Return each record shown below exactly, with none omitted.

#### DATA TO EXAMINE ####

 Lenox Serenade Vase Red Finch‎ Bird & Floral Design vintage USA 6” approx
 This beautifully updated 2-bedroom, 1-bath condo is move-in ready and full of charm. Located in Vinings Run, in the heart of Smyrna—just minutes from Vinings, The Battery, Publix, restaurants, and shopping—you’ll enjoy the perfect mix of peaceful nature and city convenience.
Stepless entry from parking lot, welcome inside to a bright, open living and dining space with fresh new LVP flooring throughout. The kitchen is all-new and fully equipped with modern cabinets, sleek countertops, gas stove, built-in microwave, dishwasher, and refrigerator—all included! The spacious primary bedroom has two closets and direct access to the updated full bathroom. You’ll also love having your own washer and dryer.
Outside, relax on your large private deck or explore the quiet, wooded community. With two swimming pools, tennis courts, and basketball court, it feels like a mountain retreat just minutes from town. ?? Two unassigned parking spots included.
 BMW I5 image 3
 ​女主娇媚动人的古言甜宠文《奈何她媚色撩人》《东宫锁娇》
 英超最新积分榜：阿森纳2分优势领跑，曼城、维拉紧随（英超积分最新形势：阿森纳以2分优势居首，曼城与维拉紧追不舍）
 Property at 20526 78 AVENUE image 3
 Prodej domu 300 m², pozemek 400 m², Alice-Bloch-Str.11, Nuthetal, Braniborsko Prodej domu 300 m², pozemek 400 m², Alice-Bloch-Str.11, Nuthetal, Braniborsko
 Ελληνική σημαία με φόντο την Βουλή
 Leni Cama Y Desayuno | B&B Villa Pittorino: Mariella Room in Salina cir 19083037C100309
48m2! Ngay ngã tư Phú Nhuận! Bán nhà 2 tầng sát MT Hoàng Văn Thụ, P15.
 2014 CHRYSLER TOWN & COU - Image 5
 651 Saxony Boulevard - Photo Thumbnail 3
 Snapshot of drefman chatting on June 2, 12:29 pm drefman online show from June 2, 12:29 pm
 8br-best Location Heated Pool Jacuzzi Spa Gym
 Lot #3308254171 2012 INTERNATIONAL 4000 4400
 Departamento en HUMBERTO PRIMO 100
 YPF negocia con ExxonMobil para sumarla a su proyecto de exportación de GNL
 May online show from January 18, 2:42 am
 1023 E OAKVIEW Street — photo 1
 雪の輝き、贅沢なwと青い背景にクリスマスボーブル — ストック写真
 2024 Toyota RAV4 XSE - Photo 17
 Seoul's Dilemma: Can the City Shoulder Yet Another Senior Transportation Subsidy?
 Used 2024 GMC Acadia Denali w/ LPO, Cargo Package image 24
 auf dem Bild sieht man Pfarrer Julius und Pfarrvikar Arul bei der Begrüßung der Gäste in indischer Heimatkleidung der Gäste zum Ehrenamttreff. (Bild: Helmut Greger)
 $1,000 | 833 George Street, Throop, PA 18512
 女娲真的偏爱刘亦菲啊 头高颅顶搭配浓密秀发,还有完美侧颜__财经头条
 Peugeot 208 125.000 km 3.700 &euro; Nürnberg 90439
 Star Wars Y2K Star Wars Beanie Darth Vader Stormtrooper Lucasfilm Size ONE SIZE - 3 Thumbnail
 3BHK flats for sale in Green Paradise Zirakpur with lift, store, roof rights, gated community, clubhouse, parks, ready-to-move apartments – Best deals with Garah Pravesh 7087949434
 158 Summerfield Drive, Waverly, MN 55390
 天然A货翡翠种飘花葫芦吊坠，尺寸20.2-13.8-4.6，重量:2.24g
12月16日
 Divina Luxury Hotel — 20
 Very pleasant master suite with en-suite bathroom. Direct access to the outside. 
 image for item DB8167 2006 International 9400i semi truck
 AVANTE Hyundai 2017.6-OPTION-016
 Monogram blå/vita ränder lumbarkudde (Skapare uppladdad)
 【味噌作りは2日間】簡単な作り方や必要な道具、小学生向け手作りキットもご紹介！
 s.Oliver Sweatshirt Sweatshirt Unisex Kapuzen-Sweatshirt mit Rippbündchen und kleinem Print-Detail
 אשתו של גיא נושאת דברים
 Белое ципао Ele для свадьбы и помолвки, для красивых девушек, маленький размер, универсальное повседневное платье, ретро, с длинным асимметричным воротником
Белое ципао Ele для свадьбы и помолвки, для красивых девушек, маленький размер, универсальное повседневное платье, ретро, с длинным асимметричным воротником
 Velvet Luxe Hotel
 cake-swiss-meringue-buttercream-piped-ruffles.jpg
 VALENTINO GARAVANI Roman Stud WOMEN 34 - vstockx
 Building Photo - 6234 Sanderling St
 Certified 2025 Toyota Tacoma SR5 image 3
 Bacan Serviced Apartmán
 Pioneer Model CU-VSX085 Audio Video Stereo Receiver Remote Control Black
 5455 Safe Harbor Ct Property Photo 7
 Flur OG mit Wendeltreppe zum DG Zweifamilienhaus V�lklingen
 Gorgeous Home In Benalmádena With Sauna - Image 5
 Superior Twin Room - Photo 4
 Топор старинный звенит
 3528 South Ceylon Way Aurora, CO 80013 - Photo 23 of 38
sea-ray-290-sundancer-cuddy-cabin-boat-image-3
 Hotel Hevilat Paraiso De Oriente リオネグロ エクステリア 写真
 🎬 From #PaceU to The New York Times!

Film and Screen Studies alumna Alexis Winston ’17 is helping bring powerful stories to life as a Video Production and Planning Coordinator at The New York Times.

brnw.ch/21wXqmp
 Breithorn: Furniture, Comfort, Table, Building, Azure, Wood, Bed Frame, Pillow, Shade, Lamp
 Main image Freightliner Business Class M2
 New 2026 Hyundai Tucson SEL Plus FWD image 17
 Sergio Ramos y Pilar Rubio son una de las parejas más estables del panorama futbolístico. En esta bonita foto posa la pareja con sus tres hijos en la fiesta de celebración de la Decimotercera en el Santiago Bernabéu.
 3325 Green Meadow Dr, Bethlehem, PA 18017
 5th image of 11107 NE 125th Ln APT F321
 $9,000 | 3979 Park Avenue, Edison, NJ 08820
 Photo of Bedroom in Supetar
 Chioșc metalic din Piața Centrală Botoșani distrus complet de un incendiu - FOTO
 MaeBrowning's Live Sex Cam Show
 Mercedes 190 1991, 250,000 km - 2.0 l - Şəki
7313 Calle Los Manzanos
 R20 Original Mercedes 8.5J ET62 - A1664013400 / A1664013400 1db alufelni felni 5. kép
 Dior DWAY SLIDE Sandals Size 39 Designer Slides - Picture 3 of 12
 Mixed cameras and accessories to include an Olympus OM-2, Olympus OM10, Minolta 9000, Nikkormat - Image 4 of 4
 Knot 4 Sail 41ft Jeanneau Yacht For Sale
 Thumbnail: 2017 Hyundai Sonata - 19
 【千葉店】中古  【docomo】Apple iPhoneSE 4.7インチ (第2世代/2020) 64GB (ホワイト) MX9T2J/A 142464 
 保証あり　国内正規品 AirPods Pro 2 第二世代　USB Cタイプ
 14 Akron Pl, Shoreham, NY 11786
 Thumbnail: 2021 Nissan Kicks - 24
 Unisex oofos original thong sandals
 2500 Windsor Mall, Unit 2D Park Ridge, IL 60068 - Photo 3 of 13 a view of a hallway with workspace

####

— OUTPUT OF THE EXERCISE —
 Lenox Serenade Vase Red Finch‎ Bird & Floral Design vintage USA 6” approx
 This beautifully updated 2-bedroom, 1-bath condo is move-in ready and full of charm. Located in Vinings Run, in the heart of Smyrna—just minutes from Vinings, The Battery, Publix, restaurants, and shopping—you’ll enjoy the perfect mix of peaceful nature and city convenience.
Stepless entry from parking lot, welcome inside to a bright, open living and dining space with fresh new LVP flooring throughout. The kitchen is all-new and fully equipped with modern cabinets, sleek countertops, gas stove, built-in microwave, dishwasher, and refrigerator—all included! The spacious primary bedroom has two closets and direct access to the updated full bathroom. You’ll also love having your own washer and dryer.
Outside, relax on your large private deck or explore the quiet, wooded community. With two swimming pools, tennis courts, and basketball court, it feels like a mountain retreat just minutes from town. ?? Two unassigned parking spots included.
 BMW I5 image 3
 ​女主娇媚动人的古言甜宠文《奈何她媚色撩人》《东宫锁娇》
 英超最新积分榜：阿森纳2分优势领跑，曼城、维拉紧随（英超积分最新形势：阿森纳以2分优势居首，曼城与维拉紧追不舍）
 Property at 20526 78 AVENUE image 3
 Prodej domu 300 m², pozemek 400 m², Alice-Bloch-Str.11, Nuthetal, Braniborsko Prodej domu 300 m², pozemek 400 m², Alice-Bloch-Str.11, Nuthetal, Braniborsko
 Ελληνική σημαία με φόντο την Βουλή
 Leni Cama Y Desayuno | B&B Villa Pittorino: Mariella Room in Salina cir 19083037C100309
48m2! Ngay ngã tư Phú Nhuận! Bán nhà 2 tầng sát MT Hoàng Văn Thụ, P15.
 2014 CHRYSLER TOWN & COU - Image 5
 651 Saxony Boulevard - Photo Thumbnail 3
 Snapshot of drefman chatting on June 2, 12:29 pm drefman online show from June 2, 12:29 pm
 8br-best Location Heated Pool Jacuzzi Spa Gym
 Lot #3308254171 2012 INTERNATIONAL 4000 4400
 Departamento en HUMBERTO PRIMO 100
 YPF negocia con ExxonMobil para sumarla a su proyecto de exportación de GNL
 May online show from January 18, 2:42 am
 1023 E OAKVIEW Street — photo 1
 雪の輝き、贅沢なwと青い背景にクリスマスボーブル — ストック写真
 2024 Toyota RAV4 XSE - Photo 17
 Seoul's Dilemma: Can the City Shoulder Yet Another Senior Transportation Subsidy?
 Used 2024 GMC Acadia Denali w/ LPO, Cargo Package image 24
 auf dem Bild sieht man Pfarrer Julius und Pfarrvikar Arul bei der Begrüßung der Gäste in indischer Heimatkleidung der Gäste zum Ehrenamttreff. (Bild: Helmut Greger)
 $1,000 | 833 George Street, Throop, PA 18512
 女娲真的偏爱刘亦菲啊 头高颅顶搭配浓密秀发,还有完美侧颜__财经头条
 Peugeot 208 125.000 km 3.700 &euro; Nürnberg 90439
 Star Wars Y2K Star Wars Beanie Darth Vader Stormtrooper Lucasfilm Size ONE SIZE - 3 Thumbnail
 3BHK flats for sale in Green Paradise Zirakpur with lift, store, roof rights, gated community, clubhouse, parks, ready-to-move apartments – Best deals with Garah Pravesh 7087949434
 158 Summerfield Drive, Waverly, MN 55390
 天然A货翡翠种飘花葫芦吊坠，尺寸20.2-13.8-4.6，重量:2.24g
12月16日
 Divina Luxury Hotel — 20
 Very pleasant master suite with en-suite bathroom. Direct access to the outside. 
 image for item DB8167 2006 International 9400i semi truck
 AVANTE Hyundai 2017.6-OPTION-016
 Monogram blå/vita ränder lumbarkudde (Skapare uppladdad)
 【味噌作りは2日間】簡単な作り方や必要な道具、小学生向け手作りキットもご紹介！
 s.Oliver Sweatshirt Sweatshirt Unisex Kapuzen-Sweatshirt mit Rippbündchen und kleinem Print-Detail
 אשתו של גיא נושאת דברים
 Белое ципао Ele для свадьбы и помолвки, для красивых девушек, маленький размер, универсальное повседневное платье, ретро, с длинным асимметричным воротником
Белое ципао Ele для свадьбы и помолвки, для красивых девушек, маленький размер, универсальное повседневное платье, ретро, с длинным асимметричным воротником
 Velvet Luxe Hotel
 cake-swiss-meringue-buttercream-piped-ruffles.jpg
 VALENTINO GARAVANI Roman Stud WOMEN 34 - vstockx
 Building Photo - 6234 Sanderling St
 Certified 2025 Toyota Tacoma SR5 image 3
 Bacan Serviced Apartmán
 Pioneer Model CU-VSX085 Audio Video Stereo Receiver Remote Control Black
 5455 Safe Harbor Ct Property Photo 7
 Flur OG mit Wendeltreppe zum DG Zweifamilienhaus V�lklingen
 Gorgeous Home In Benalmádena With Sauna - Image 5
 Superior Twin Room - Photo 4
 Топор старинный звенит
 3528 South Ceylon Way Aurora, CO 80013 - Photo 23 of 38
sea-ray-290-sundancer-cuddy-cabin-boat-image-3
 Hotel Hevilat Paraiso De Oriente リオネグロ エクステリア 写真
 🎬 From #PaceU to The New York Times!

Film and Screen Studies alumna Alexis Winston ’17 is helping bring powerful stories to life as a Video Production and Planning Coordinator at The New York Times.

brnw.ch/21wXqmp
 Breithorn: Furniture, Comfort, Table, Building, Azure, Wood, Bed Frame, Pillow, Shade, Lamp
 Main image Freightliner Business Class M2
 New 2026 Hyundai Tucson SEL Plus FWD image 17
 Sergio Ramos y Pilar Rubio son una de las parejas más estables del panorama futbolístico. En esta bonita foto posa la pareja con sus tres hijos en la fiesta de celebración de la Decimotercera en el Santiago Bernabéu.
 3325 Green Meadow Dr, Bethlehem, PA 18017
 5th image of 11107 NE 125th Ln APT F321
 $9,000 | 3979 Park Avenue, Edison, NJ 08820
 Photo of Bedroom in Supetar
 Chioșc metalic din Piața Centrală Botoșani distrus complet de un incendiu - FOTO
 MaeBrowning's Live Sex Cam Show
 Mercedes 190 1991, 250,000 km - 2.0 l - Şəki
7313 Calle Los Manzanos
 R20 Original Mercedes 8.5J ET62 - A1664013400 / A1664013400 1db alufelni felni 5. kép
 Dior DWAY SLIDE Sandals Size 39 Designer Slides - Picture 3 of 12
 Mixed cameras and accessories to include an Olympus OM-2, Olympus OM10, Minolta 9000, Nikkormat - Image 4 of 4
 Knot 4 Sail 41ft Jeanneau Yacht For Sale
 Thumbnail: 2017 Hyundai Sonata - 19
 【千葉店】中古  【docomo】Apple iPhoneSE 4.7インチ (第2世代/2020) 64GB (ホワイト) MX9T2J/A 142464 
 保証あり　国内正規品 AirPods Pro 2 第二世代　USB Cタイプ
 14 Akron Pl, Shoreham, NY 11786
 Thumbnail: 2021 Nissan Kicks - 24
 Unisex oofos original thong sandals
 2500 Windsor Mall, Unit 2D Park Ridge, IL 60068 - Photo 3 of 13 a view of a hallway with workspace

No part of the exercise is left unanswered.